Nordatlantik – Geschichten vs. Realität

Schülerin Louise

von Louise

Der Nordatlantik.

Schon vor Beginn dieser KUS–Reise sind mir bei dem Begriff „Nordatlantik“ Bilder durch den Kopf gezogen, die mich haben schaudern lassen. Meterhohe Wellen, Wind bis zum geht nicht mehr, Regen ohne Ende und Eiseskälte noch dazu. Oh, und natürlich haufenweise Seekranke, die bei Verschlusszustand Drei nicht an Deck dürfen. Ziemlich genau das habe ich mir unter dem Nordatlantik vorgestellt, einiges wurde auch in Erzählungen bestätigt. Deshalb habe ich mich schon beim Auslaufen von Kuba moralisch darauf eingestellt, bald mit mindestens zwei Lagen Skiunterwäsche und zwei Fleecepullis übereinander durch und übers Schiff zu laufen.

Wie kann es dann sein, dass ich, während ich diesen Blogbeitrag schreibe, mit Jogginghose und T-Shirt in der gut besetzten Messe sitze und keiner von uns seekrank ist?

**Aufgabe**.
Schreibe aus dem Text über den Nordatlantik den Abschnitt von „Schülerin Louise“ bis „Schiff zu laufen.“ wortgetreu ab.

**Zu prüfende Daten**.
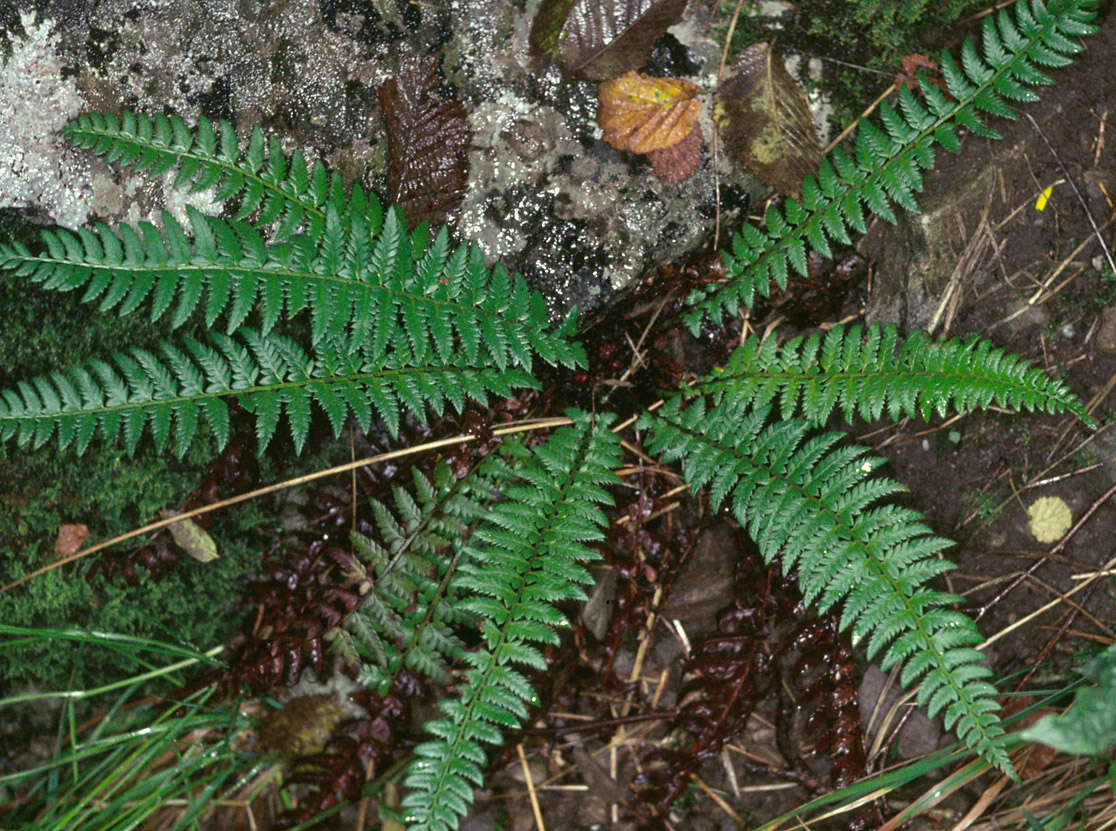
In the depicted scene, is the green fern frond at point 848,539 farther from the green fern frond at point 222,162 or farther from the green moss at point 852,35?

---

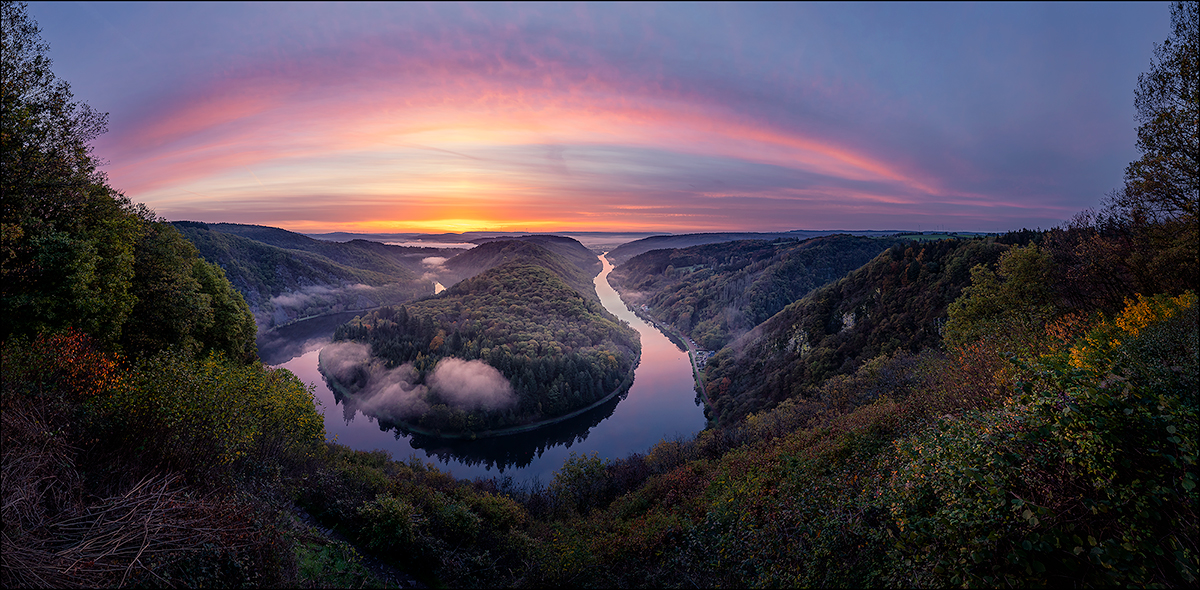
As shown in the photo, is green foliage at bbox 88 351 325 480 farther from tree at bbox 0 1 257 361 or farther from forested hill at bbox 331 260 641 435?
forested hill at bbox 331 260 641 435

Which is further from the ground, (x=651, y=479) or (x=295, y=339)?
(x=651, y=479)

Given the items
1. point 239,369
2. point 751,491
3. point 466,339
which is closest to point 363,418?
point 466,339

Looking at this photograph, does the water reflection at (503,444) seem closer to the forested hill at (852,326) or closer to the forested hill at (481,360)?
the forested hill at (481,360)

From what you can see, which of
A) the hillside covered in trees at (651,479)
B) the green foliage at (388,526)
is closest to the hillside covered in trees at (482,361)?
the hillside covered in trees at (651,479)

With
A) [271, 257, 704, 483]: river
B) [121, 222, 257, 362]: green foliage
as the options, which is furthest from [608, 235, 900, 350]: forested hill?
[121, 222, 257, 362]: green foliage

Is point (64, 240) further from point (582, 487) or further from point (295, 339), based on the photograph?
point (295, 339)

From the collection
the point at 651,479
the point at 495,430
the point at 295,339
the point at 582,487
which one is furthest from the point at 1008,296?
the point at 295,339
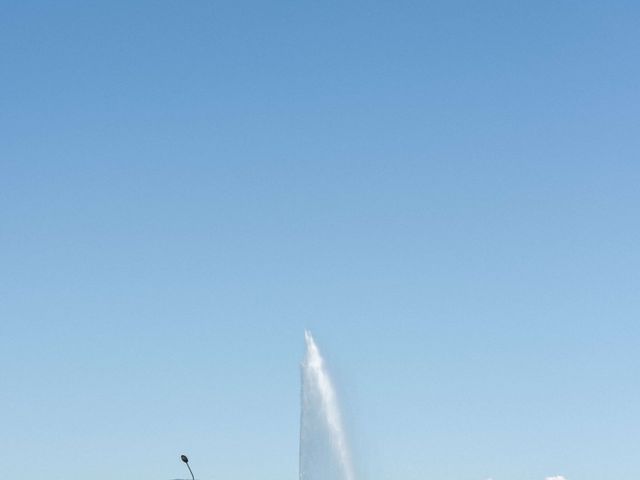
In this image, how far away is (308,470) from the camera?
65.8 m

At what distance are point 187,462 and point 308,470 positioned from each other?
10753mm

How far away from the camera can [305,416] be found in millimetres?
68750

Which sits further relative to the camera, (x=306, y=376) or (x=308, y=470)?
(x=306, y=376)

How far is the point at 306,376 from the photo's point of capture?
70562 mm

**Lösung**.
Schülerin Louise

von Louise

Der Nordatlantik.

Schon vor Beginn dieser KUS–Reise sind mir bei dem Begriff „Nordatlantik“ Bilder durch den Kopf gezogen, die mich haben schaudern lassen. Meterhohe Wellen, Wind bis zum geht nicht mehr, Regen ohne Ende und Eiseskälte noch dazu. Oh, und natürlich haufenweise Seekranke, die bei Verschlusszustand Drei nicht an Deck dürfen. Ziemlich genau das habe ich mir unter dem Nordatlantik vorgestellt, einiges wurde auch in Erzählungen bestätigt. Deshalb habe ich mich schon beim Auslaufen von Kuba moralisch darauf eingestellt, bald mit mindestens zwei Lagen Skiunterwäsche und zwei Fleecepullis übereinander durch und übers Schiff zu laufen.